March 10, 2026
AI hype or mass placebo?
OpenClaw Did Not Just Go Viral in China, It Solved a Structural Problem
‘AI FOMO Fever’: China Lines Up For OpenClaw While Commenters Ask, “But… Why?”
TLDR: China is lining up by the hundreds to install OpenClaw, a local AI helper that’s gone insanely viral and become the most popular project on a major code site. Commenters say it’s less about usefulness and more about fear of missing out and tech giants trying to justify their huge AI spending.
Outside Tencent’s HQ in Shenzhen, nearly a thousand people queued up with laptops and hard drives like it was a sneaker drop, all for a free install of OpenClaw, an AI helper that runs on your own device and talks to big chatbots online. Chinese media hyped it as “faster than Linux,” pointing out it became the most “starred” project on GitHub, a popular code-sharing site, in record time. But in the comments, people weren’t buying the miracle story — they were laser‑focused on the fear of missing out driving the craze.
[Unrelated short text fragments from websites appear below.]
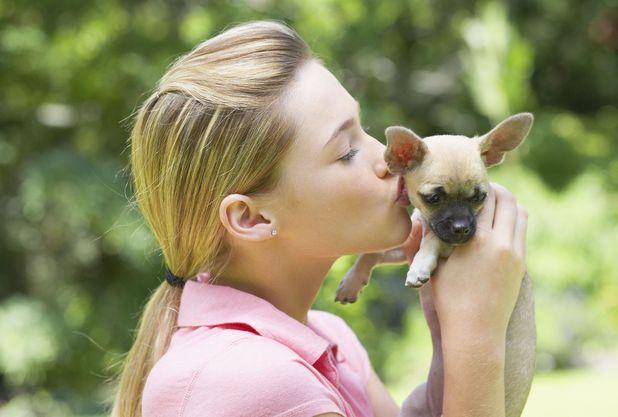MODEL RELEASED Girl kissing puppy dog 2000s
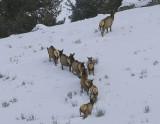 3.Elks,female escape over the hill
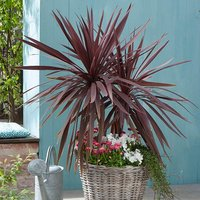 Pair Cordyline Red Star 70cm tall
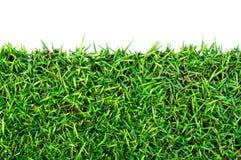 Grünes Gras des neuen Frühlinges mit Ausschnitts-Pfad Stockfotos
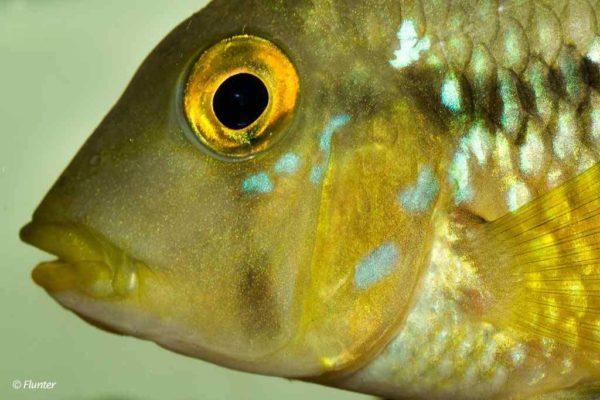 Geophagus brasiliensis - Close up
One top commenter summed up the mood: most users “have no use case” but are still tossing “$20 a day” at installers, just to avoid feeling left behind. That line turned into an instant meme, with people joking China had invented AI temple worship: bring your device, pay your offering, receive your digital blessing. When someone dropped an archive link to dodge the Substack paywall, another commenter deadpanned, “Unfortunately, substack paywalls cannot be bypassed,” turning the whole thread into a meta‑joke about access — to articles, to AI, to the future.
Underneath the sarcasm, there’s a darker take: OpenClaw isn’t just a cool tool, it’s a way for tech giants who spent billions on servers to finally make them useful. The crowd may be lining up for magic, but the comments are asking who’s really winning.
Key Points
- •OpenClaw is an open-source AI agent that runs locally on personal devices, connects to large language models via APIs, and can autonomously perform multi-step tasks across multiple apps and messaging platforms.
- •The project, created by Austrian engineer Peter Steinberger, became the most-starred GitHub repository in history in about 100 days, with nearly half of more than 142,000 public agents originating from China.
- •Mass adoption in China includes long queues at Tencent’s Shenzhen headquarters for free installations and a rapid emergence of paid installation services and tutorials across platforms like Xiaohongshu, Xianyu, Douyin, and Bilibili.
- •A previous similar AI agent, ByteDance’s Doubao Phone Assistant embedded in a ZTE smartphone, was quickly blocked or constrained by major apps like WeChat and Taobao, forcing ByteDance to scale back its capabilities.
- •In contrast, China’s major cloud and AI providers—including Tencent Cloud, Alibaba Cloud, Baidu Cloud, Volcano Engine, Moonshot AI, MiniMax, and Xiaomi—rapidly embraced OpenClaw, partly to help utilize roughly $60 billion in recent AI infrastructure investments by major tech firms.